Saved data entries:
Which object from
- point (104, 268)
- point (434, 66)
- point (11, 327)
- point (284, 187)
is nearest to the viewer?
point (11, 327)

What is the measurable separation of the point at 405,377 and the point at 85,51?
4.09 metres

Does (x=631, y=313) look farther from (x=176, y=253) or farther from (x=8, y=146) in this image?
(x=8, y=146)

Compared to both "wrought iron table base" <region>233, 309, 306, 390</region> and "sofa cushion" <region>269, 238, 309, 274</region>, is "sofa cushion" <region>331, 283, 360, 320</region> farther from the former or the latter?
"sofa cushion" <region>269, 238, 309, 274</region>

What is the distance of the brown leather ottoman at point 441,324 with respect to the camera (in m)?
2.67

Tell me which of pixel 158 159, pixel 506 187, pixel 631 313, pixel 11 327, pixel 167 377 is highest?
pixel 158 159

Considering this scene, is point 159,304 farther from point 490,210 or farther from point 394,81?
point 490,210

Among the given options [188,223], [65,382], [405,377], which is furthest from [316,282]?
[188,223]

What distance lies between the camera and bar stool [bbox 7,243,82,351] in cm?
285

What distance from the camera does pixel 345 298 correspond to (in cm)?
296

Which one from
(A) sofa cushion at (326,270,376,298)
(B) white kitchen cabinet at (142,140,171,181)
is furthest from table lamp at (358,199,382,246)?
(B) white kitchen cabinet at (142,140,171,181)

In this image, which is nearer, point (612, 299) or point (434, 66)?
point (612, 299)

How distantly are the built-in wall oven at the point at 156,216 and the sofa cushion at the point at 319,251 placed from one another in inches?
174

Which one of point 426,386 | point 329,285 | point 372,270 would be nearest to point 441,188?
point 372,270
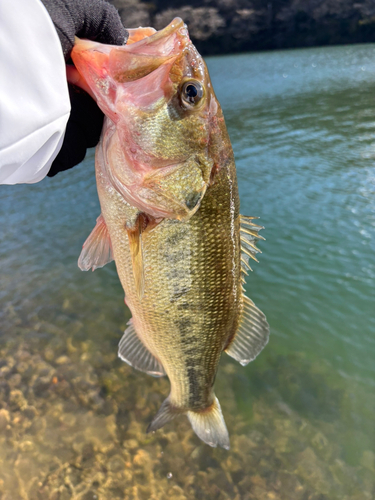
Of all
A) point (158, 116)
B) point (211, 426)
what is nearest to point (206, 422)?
point (211, 426)

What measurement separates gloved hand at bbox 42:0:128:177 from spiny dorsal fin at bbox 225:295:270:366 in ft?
4.72

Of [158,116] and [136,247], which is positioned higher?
[158,116]

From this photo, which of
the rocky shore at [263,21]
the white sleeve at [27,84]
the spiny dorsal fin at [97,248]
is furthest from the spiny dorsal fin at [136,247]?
the rocky shore at [263,21]

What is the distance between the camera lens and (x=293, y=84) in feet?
75.3

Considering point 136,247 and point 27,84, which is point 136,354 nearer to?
point 136,247

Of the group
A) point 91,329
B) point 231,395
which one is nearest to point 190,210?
point 231,395

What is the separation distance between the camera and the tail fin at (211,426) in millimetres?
2605

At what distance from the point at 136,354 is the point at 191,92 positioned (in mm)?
1784

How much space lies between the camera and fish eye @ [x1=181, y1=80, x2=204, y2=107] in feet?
4.88

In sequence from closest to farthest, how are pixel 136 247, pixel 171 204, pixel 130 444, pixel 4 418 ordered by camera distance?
pixel 171 204
pixel 136 247
pixel 130 444
pixel 4 418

WHAT YOU HAVE TO DO. Rewrite all the records above, substituting "back fin" for "spiny dorsal fin" wherever it appears and leaving everything else unchanged. Leave the pictures out of your answer.

TASK SOLUTION.
Which object from
- point (104, 268)
- point (434, 66)
- point (11, 327)
- point (284, 187)
is nearest to the viewer?
point (11, 327)

What is the measurable separation of the point at 405,377 and the point at 85,51?
4.09 metres

Does (x=631, y=313) look farther from (x=176, y=253) or farther from (x=8, y=146) in this image?
(x=8, y=146)

Compared to both "wrought iron table base" <region>233, 309, 306, 390</region> and "sofa cushion" <region>269, 238, 309, 274</region>, is "sofa cushion" <region>331, 283, 360, 320</region> farther from the former or the latter?
"sofa cushion" <region>269, 238, 309, 274</region>

What is the distance of the brown leather ottoman at point 441,324 with respect to the camera (in m)?
2.67

Tell me which of pixel 158 159, pixel 506 187, pixel 631 313, pixel 11 327, pixel 167 377 is highest?
pixel 158 159

Considering this scene, is point 159,304 farther from point 490,210 or farther from point 394,81?
point 490,210

Among the given options [188,223], [65,382], [405,377], which is furthest from [316,282]?
[188,223]

What distance lies between the camera and bar stool [bbox 7,243,82,351] in cm?
285

What distance from the camera does pixel 345 298 correspond to (in cm)?
296

Which one from
(A) sofa cushion at (326,270,376,298)
(B) white kitchen cabinet at (142,140,171,181)
is furthest from table lamp at (358,199,382,246)?
(B) white kitchen cabinet at (142,140,171,181)

In this image, which is nearer, point (612, 299) or point (434, 66)?
point (612, 299)

How distantly are the built-in wall oven at the point at 156,216 and the sofa cushion at the point at 319,251 placed from one another in inches?
174

Which one of point 426,386 | point 329,285 | point 372,270 would be nearest to point 441,188?
point 372,270
Of all
A) point (158, 116)
B) point (211, 426)
what is nearest to point (206, 422)?
point (211, 426)

What measurement separates gloved hand at bbox 42:0:128:177 from back fin at bbox 225:295:270:366 in ft?
4.72

Of [158,116] and [136,247], which is positioned higher?
[158,116]

From this photo, which of
the rocky shore at [263,21]
the white sleeve at [27,84]
the back fin at [97,248]
is furthest from the back fin at [136,247]?
the rocky shore at [263,21]

What is the distance between the camera lens and (x=293, y=84) in feet?
75.3

Considering point 136,247 and point 27,84, which is point 136,354 nearer to?
point 136,247

Of the group
A) point 91,329
B) point 231,395
which one is nearest to point 190,210?
point 231,395

What is the separation distance between the camera and the tail fin at (211,426) in millimetres?
2605

At what distance from the point at 136,354 is the point at 191,92 positioned (in mm)?
1784

How much space lies between the camera and fish eye @ [x1=181, y1=80, x2=204, y2=107] in feet?
4.88

In sequence from closest to farthest, how are pixel 136 247, pixel 171 204, pixel 130 444, pixel 4 418 ordered by camera distance?
pixel 171 204
pixel 136 247
pixel 130 444
pixel 4 418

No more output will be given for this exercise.